The sensor officer nodded in agreement. “Though there is as little evidence that the ship ever existed at all.”

“That is something to which Starfleet would not react well.”

Two Weeks Later

There was noise and chatter in the background of the
Hidden Panda
bar in Trenton. It was lunchtime, so most of the booths were occupied by men and women taking the weight off and enjoying the bar’s famous Chinese food deals. The lunch crowd kept an eye on the 3D projection that was tuned to the Federation News Service. It hung from the ceiling above the large squared-off enclosure of the bar, projecting the news anchors’ heads above the bar staff. Though there were four expanses of bartop, only three people were seated there. A lanky man in his late thirties was watching the news with a keen interest. He was dressed casually, in loose slacks and an even looser shirt and overshirt, and his high forehead creased a little as the newsreader continued her report.

“The Vulcan ship
Ni’Var
recovered only four bodies. A memorial service is being held in San Francisco today. There is no solid evidence as to what caused the disaster. The proximity of a Romulan minefield so close to the
Intrepid
’s position has led Starfleet to declare the ship to be a casualty of the minefield’s automated decommissioning . . .”

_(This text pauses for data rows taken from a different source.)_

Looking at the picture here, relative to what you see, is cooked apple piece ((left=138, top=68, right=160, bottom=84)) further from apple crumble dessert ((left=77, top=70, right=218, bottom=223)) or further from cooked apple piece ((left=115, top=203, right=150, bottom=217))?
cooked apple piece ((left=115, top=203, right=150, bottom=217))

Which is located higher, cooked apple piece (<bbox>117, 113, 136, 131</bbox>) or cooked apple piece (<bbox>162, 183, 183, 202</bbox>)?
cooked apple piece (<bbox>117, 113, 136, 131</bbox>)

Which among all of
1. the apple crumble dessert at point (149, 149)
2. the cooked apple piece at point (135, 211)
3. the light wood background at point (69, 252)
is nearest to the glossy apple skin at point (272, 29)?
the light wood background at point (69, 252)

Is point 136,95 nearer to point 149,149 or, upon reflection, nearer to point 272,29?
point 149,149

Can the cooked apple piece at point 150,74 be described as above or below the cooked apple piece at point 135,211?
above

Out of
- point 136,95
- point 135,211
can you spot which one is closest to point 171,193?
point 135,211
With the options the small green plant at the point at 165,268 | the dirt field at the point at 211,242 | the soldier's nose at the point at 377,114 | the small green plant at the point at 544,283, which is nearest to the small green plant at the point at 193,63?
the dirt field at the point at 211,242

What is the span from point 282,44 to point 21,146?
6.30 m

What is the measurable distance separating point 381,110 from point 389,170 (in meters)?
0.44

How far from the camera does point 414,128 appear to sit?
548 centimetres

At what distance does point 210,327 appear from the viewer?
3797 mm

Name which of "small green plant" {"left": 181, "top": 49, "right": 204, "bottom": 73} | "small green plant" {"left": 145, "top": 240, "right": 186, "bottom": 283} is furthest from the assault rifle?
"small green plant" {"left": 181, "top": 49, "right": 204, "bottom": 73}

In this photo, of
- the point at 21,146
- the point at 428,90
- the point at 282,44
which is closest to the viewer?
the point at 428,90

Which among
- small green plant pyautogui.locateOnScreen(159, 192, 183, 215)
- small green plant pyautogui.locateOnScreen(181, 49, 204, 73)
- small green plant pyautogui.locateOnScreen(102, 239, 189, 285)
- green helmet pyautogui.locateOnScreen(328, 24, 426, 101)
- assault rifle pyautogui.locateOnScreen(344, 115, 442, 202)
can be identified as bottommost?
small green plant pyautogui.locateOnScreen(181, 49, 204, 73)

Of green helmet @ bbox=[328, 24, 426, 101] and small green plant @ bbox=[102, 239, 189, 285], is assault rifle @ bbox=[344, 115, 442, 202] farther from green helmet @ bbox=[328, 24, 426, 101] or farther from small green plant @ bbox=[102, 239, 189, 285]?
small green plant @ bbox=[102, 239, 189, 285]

“Damned Romulans,” Jo the hostess grumbled. She was Anglo-Korean, and had kept her looks past her fortieth, with an athletic build. “Decommissioning my ass. This treaty is giving them the chance to do what they feel like to
our ships, and we’ll bend over and take it. ‘Thank you, sir, may I have another?’ Two-headed bastards. Am I right or am I right, B.R.?”

“Very likely, Jo. Very likely. Well, apart from the two-headed thing. They could have three heads, or none.” B.R. remembered a competition the local newslink had held a year or two back: draw a Romulan. Most of the entries they showed had depicted fanged and clawed monsters with tentacles. A few had depicted the president, or unpopular celebrities.